◆ What you need to do:
**a.** In the theater program text, who serves as external advisor for Smallest Things?
**b.** Put the lines of the records into a numbered list, leaving out blank lines, covering only the part that opens with the first line of the records and closes with the line containing "132L129 130H126L124 131L123".

◆ Provided passage:
Situated in a recently constructed space above the new Gare des Eaux-Vives, La Comédie de Genève is a distinguished theatrical institution housing two theaters equipped with high-quality technical facilities. It hosts a wide range of performances, from classical to contemporary works, and is not limited to theater alone, often featuring dance, conferences, workshops, and collaborations with festivals.
Smallest Things is a melancholic and funny duo created and performed by Marc Oosterhoff and Owen Winship. With almost no set and only a few objects, lights and a single speaker, the piece gradually conjures movement and small acts of wonder from nothing. Straddling dance, circus and magic, the work explores vulnerability, hope and the tender care given to tiny things. Nanda Suc acts as external advisor; the production is by Cie Moost and includes institutional coproductions.
In French.
Entre guillemets presents a titleless performance where objects fall, slide and unsettle the stage. The company blends circus, theatre and visual performance to probe the fragility of everyday life and the challenge of keeping emotional and physical balance. Recovered objects from each venue become autonomous elements within a poetic, chaotic set. The piece mixes physical humour, gravity and touching moments. Performers include Camille Boitel, Sève Bernard, Kenzo Bernard and Étienne Charles, with alternating casts.

◆ Provided entries:
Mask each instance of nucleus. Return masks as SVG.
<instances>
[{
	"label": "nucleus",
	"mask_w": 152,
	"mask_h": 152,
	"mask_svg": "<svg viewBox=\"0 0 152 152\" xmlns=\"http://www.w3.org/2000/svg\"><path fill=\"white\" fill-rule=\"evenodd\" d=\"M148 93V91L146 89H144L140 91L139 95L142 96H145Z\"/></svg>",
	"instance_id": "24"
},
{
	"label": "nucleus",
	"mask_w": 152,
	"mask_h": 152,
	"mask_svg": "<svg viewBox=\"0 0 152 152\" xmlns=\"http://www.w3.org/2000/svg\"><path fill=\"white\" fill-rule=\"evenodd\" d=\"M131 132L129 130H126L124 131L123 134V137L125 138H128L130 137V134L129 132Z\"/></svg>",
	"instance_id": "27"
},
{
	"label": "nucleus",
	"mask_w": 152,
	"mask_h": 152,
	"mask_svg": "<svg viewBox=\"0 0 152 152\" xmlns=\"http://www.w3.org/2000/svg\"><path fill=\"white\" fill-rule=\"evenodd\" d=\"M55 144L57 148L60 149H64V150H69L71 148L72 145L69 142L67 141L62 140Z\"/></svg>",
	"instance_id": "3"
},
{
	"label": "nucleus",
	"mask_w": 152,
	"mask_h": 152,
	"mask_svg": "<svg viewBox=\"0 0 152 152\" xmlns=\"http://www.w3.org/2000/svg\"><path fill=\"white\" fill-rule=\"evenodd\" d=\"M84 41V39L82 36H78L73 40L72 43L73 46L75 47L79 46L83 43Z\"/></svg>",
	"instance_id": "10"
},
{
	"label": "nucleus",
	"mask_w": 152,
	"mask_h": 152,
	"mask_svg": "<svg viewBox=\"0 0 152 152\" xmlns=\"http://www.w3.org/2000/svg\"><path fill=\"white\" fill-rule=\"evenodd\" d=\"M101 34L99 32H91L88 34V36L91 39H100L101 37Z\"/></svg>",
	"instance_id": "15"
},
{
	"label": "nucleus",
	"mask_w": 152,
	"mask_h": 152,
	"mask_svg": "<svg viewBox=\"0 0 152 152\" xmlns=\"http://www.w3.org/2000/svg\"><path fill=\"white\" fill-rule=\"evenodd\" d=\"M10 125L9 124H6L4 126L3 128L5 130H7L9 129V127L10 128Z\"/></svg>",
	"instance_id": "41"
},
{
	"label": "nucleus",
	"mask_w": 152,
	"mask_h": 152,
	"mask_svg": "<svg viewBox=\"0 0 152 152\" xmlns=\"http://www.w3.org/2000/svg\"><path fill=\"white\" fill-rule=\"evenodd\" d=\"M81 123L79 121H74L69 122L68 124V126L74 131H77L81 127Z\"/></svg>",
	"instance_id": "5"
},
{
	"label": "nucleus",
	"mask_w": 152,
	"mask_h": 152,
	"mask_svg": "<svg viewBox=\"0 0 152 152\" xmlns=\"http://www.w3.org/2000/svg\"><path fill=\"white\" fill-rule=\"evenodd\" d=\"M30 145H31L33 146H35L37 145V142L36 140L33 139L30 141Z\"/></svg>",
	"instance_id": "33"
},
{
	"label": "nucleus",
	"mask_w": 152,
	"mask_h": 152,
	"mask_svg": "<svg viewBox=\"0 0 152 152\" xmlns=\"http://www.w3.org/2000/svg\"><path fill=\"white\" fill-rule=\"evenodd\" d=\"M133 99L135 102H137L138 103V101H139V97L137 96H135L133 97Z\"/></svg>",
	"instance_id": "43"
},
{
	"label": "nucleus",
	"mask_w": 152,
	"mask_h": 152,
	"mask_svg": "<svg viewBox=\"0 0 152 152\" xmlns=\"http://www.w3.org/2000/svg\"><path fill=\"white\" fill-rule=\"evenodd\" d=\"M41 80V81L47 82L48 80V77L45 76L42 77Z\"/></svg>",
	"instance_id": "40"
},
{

◆ Responses for each task:
**a.** Nanda Suc.

**b.**
1. Mask each instance of nucleus. Return masks as SVG.
2. <instances>
3. [{
4. 	"label": "nucleus",
5. 	"mask_w": 152,
6. 	"mask_h": 152,
7. 	"mask_svg": "<svg viewBox=\"0 0 152 152\" xmlns=\"http://www.w3.org/2000/svg\"><path fill=\"white\" fill-rule=\"evenodd\" d=\"M148 93V91L146 89H144L140 91L139 95L142 96H145Z\"/></svg>",
8. 	"instance_id": "24"
9. },
10. {
11. 	"label": "nucleus",
12. 	"mask_w": 152,
13. 	"mask_h": 152,
14. 	"mask_svg": "<svg viewBox=\"0 0 152 152\" xmlns=\"http://www.w3.org/2000/svg\"><path fill=\"white\" fill-rule=\"evenodd\" d=\"M131 132L129 130H126L124 131L123 134V137L125 138H128L130 137V134L129 132Z\"/></svg>",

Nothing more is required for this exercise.